これを前提として、以下に試合を振り返ってみる。

 試合前の時点で暫定ながらヴィッセルと勝点で並んでいた柏は、消化試合数が1試合少ないため、事実上はヴィッセルの上に立っているチームだ。その意味でも、この日の試合は大きな意味を持っていた。試合前日の会見に登場した扇原貴宏が「今シーズンの残り試合で優勝争いができるかどうかは、明日の試合にかかっている大事な試合だと思っています」とコメントしたように、選手たちは相当の覚悟でこの日の試合に臨んでいた。当然、その気持ちは吉田監督も同様だ。「トゥーレル不在」という状況の中、選手の配置、戦い方ともしっかりと考えられたものを見せてくれた。先発メンバーは以下の通りだ。GKには前川黛也。最終ラインは右サイドバックに飯野七聖。センターバックは左に山川哲史、右に本多勇喜。そして左サイドバックに酒井高徳という並びだった。中盤はアンカーに扇原、インサイドハーフに宮代大聖と井手口陽介という不動のメンバー。前線は右にエリキ、左に汰木康也の両ウイングを配し、中央には大迫勇也を置いた。
 この並びの中で最大のポイントは、左サイドバックの酒井と前線の大迫だった。柏の布陣は3-4-2-1。ロドリゲス監督就任後、ボールを握る戦いで結果を残してきた柏だが、ポイントは右ウイングバックにある。
 中盤の軸として攻撃をけん引してきた熊坂光希が「右膝前十字靭帯断裂」という大ケガを負って、戦線を離脱した後、柏の攻撃の軸は右ウイングバックの久保藤次郎が担っている。既に7ゴールを挙げている久保は、1試合平均敵陣パス数でリーグ1位、クロス数やチャンスクリエイト数でもリーグ上位に位置している。文字通り、攻撃の中心に立っている久保ではあるが、逆にここが塞がれた時、柏の攻撃力は大きく低下する。
 今季の柏の攻撃は久保と左ウイングバックの小屋松知哉を経由した形がほとんどだ。両サイドに蓋をされた場合、ロングボールを使う場面も見られるが、これは相手のプレスを回避するために使うことが多く、攻撃の起点としてのものではない。こうしたことを踏まえれば、久保の対面に酒井を置き、久保を機能不全に追い込むことで、柏の攻撃を封じたいという吉田監督の判断は正しかった。

- [課題]:
• a. 柏戦の記事から、「この並びの中で最大のポイント」を含む語句で始まり「吉田監督の判断は正しかった。」で終わる部分を、一字も変えずに書き写してください。
• b. 柏戦の記事では、酒井高徳はどのポジションで先発していましたか。
• c. 柏戦の記事の続きを、最後の文の後から書き進めてください。

- [提供データ]:
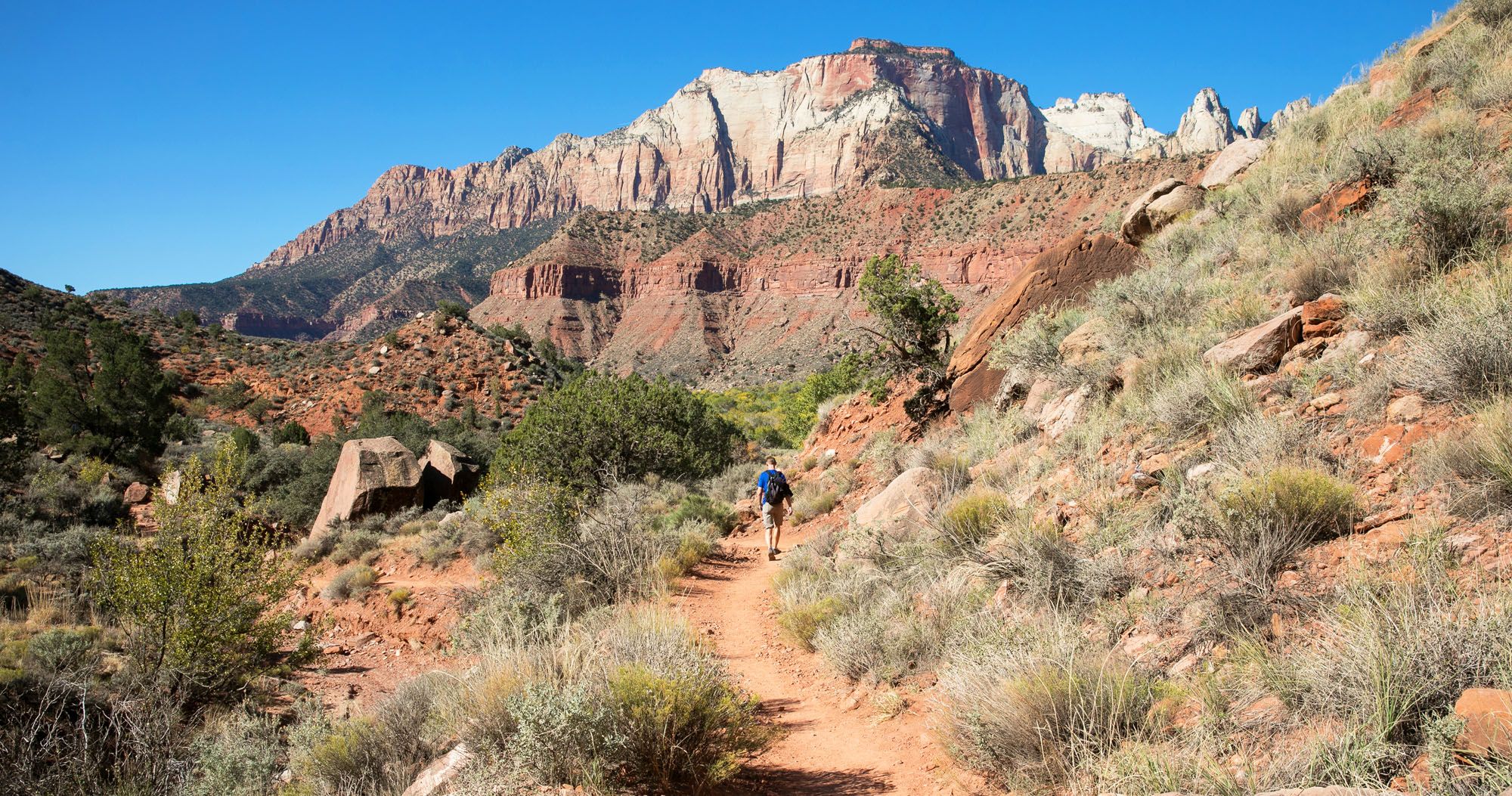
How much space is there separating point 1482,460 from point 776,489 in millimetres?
7744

- [想定される結果]:
• a.
この並びの中で最大のポイントは、左サイドバックの酒井と前線の大迫だった。柏の布陣は3-4-2-1。ロドリゲス監督就任後、ボールを握る戦いで結果を残してきた柏だが、ポイントは右ウイングバックにある。
 中盤の軸として攻撃をけん引してきた熊坂光希が「右膝前十字靭帯断裂」という大ケガを負って、戦線を離脱した後、柏の攻撃の軸は右ウイングバックの久保藤次郎が担っている。既に7ゴールを挙げている久保は、1試合平均敵陣パス数でリーグ1位、クロス数やチャンスクリエイト数でもリーグ上位に位置している。文字通り、攻撃の中心に立っている久保ではあるが、逆にここが塞がれた時、柏の攻撃力は大きく低下する。
 今季の柏の攻撃は久保と左ウイングバックの小屋松知哉を経由した形がほとんどだ。両サイドに蓋をされた場合、ロングボールを使う場面も見られるが、これは相手のプレスを回避するために使うことが多く、攻撃の起点としてのものではない。こうしたことを踏まえれば、久保の対面に酒井を置き、久保を機能不全に追い込むことで、柏の攻撃を封じたいという吉田監督の判断は正しかった。

• b. 左サイドバックです。

• c.
 次に大迫の使い方だが、ヴィッセルは自陣からでも積極的にロングボールを使い、大迫の力で柏を押し込んでいくという戦い方を吉田監督は準備していた。そして柏の3センターバックに対して、大迫は優位性を確保していた。ボールそのものは柏の選手が頭に当てることもあったが、大迫の圧力によって柏の最終ラインは前に出ることができなかった。加えて前へのボールの精度を高めるため、GKの前川の蹴る位置をいつもよりも前に出すなど、この戦い方を活かすための準備も整えていた。基本的にはボールをつなぎながら攻め込んでいきたい柏は、このロングボールに対する対応に苦慮していた。この大迫の動きによって、柏の布陣が間延びさせられていたためだ。前記したように柏のロングボールは「攻撃の起点」としての機能が薄い。それが解っていたからこそ、最終ラインも高い位置を取りつつ、アンカーの扇原が全体を前に押し上げる動きを見せた。この設計によって、前半はヴィッセルがペースを握って試合を進めた。


 ここまでの吉田監督の準備は素晴らしかった。しかし、優位性は保っていたもののゴールは生まれなかった。
 前記したように、ヴィッセルの戦い方は昨季までに見せていたものと大差ない。ボールを蹴り出す位置や着弾点、低い位置からの運び方など、細かい点での変更は加わっているが、概ねこれまでの戦い方を踏襲している。であるならば、大迫が競ったボールを拾ったインサイドハーフやウイングの選手が前に入っていき、シュートチャンスを迎えるはずなのだが、この試合におけるヴィッセルの枠内シュート数は4。シュートそのものも11本に留まっている。この数字が示すように、ここ最近のヴィッセルの攻撃には連続性が乏しく、以前のような迫力が感じられない。
 ではなぜこうした事態に陥ったのか。それこそが「規律の緩み=ポジションの乱れ」だ。前線の3枚とインサイドハーフの2枚が攻撃を担うヴィッセルの戦い方は、ボールを中心に幅と厚みを持たせるための戦い方であったはずだ。それを成立させるためのポジショニングに狂いが生じているためであるように思う。

 ヴィッセルのロングボールを起点とした攻撃に対しては、ある程度低い位置にブロックを組む、という対策は今や一般化している。これを崩すためには、攻撃に参加する5枚ないし6枚が連動し、組織として攻め込まなければならない。相手のブロックの間でボールを受けるという動作を連続させていくことこそが、守備ブロックに綻びを生じさせるからだ。これを実現するためには、選手が正しく配置されていなければならない。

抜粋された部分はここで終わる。